> [Work task] The entries below contain a line with "Portrait of a" and a line with "Balfour Farm Marcy Cheese | Revittle". Quote exactly those two lines and all lines between them.

> [Input material]
* * *

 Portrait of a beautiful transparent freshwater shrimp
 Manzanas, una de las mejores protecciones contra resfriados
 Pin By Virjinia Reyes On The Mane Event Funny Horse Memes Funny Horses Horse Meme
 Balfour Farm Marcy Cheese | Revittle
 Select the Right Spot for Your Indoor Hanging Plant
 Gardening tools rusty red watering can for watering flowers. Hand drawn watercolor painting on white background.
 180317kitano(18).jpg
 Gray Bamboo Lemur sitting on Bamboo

* * *

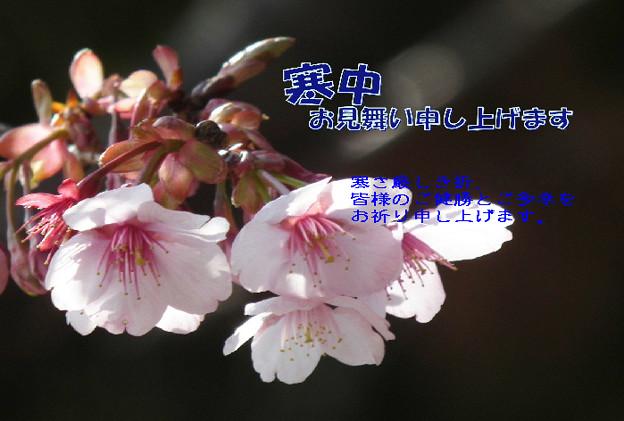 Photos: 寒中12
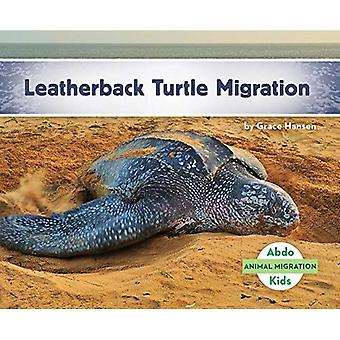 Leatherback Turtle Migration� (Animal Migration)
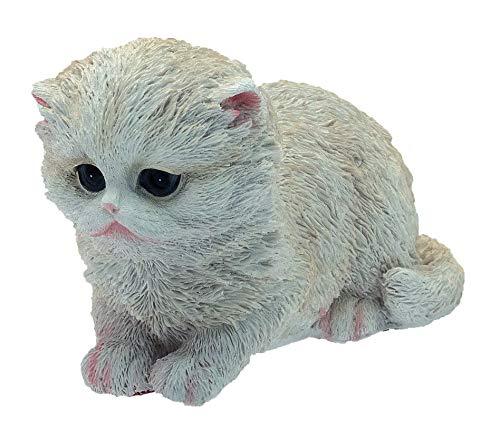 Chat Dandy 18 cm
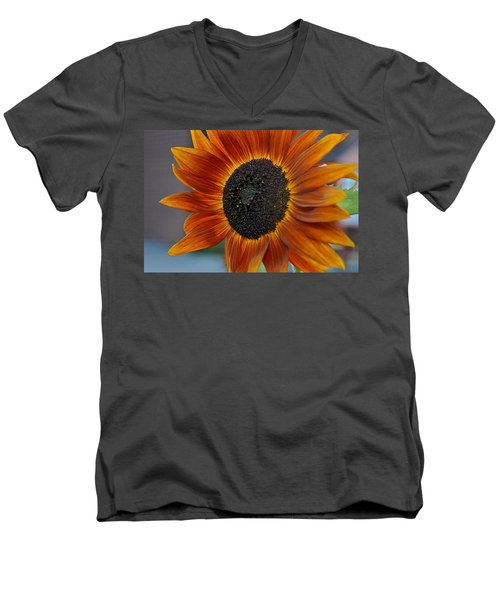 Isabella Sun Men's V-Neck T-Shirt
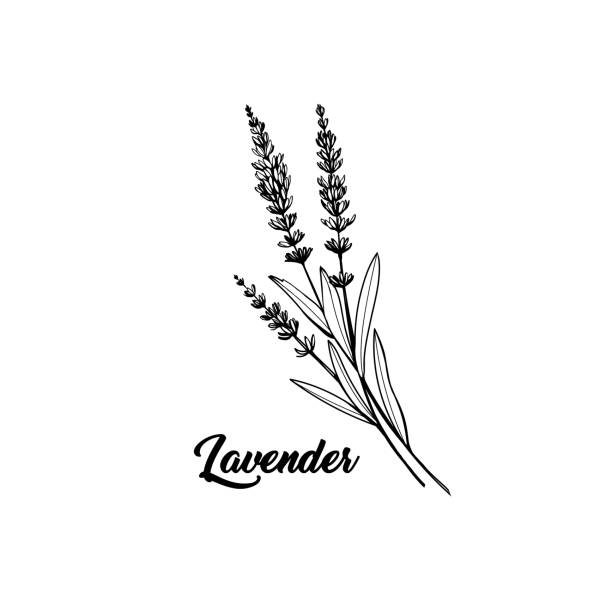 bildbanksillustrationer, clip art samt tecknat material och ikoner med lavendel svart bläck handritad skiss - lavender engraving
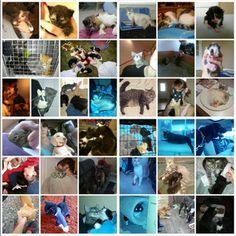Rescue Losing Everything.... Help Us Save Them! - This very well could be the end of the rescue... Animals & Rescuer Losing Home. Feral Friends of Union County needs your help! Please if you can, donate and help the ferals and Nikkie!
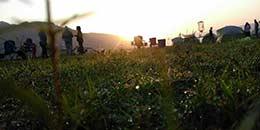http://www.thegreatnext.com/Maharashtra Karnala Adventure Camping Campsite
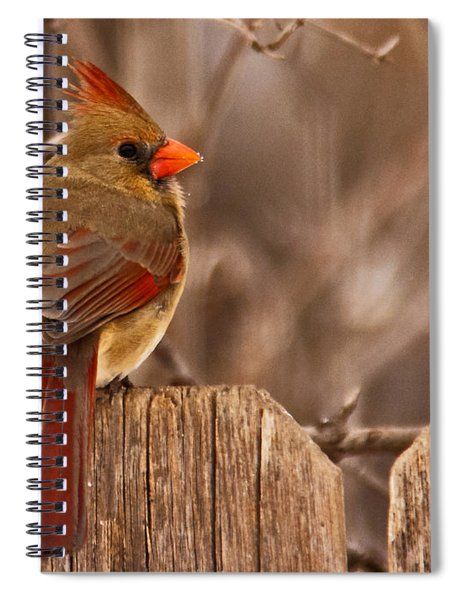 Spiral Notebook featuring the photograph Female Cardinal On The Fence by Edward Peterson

* * *

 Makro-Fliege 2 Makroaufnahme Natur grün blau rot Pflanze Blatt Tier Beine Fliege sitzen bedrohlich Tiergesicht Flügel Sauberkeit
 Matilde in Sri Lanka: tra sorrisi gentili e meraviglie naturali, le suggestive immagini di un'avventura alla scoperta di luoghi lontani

* * *

> [Result of this exercise]
 Portrait of a beautiful transparent freshwater shrimp
 Manzanas, una de las mejores protecciones contra resfriados
 Pin By Virjinia Reyes On The Mane Event Funny Horse Memes Funny Horses Horse Meme
 Balfour Farm Marcy Cheese | Revittle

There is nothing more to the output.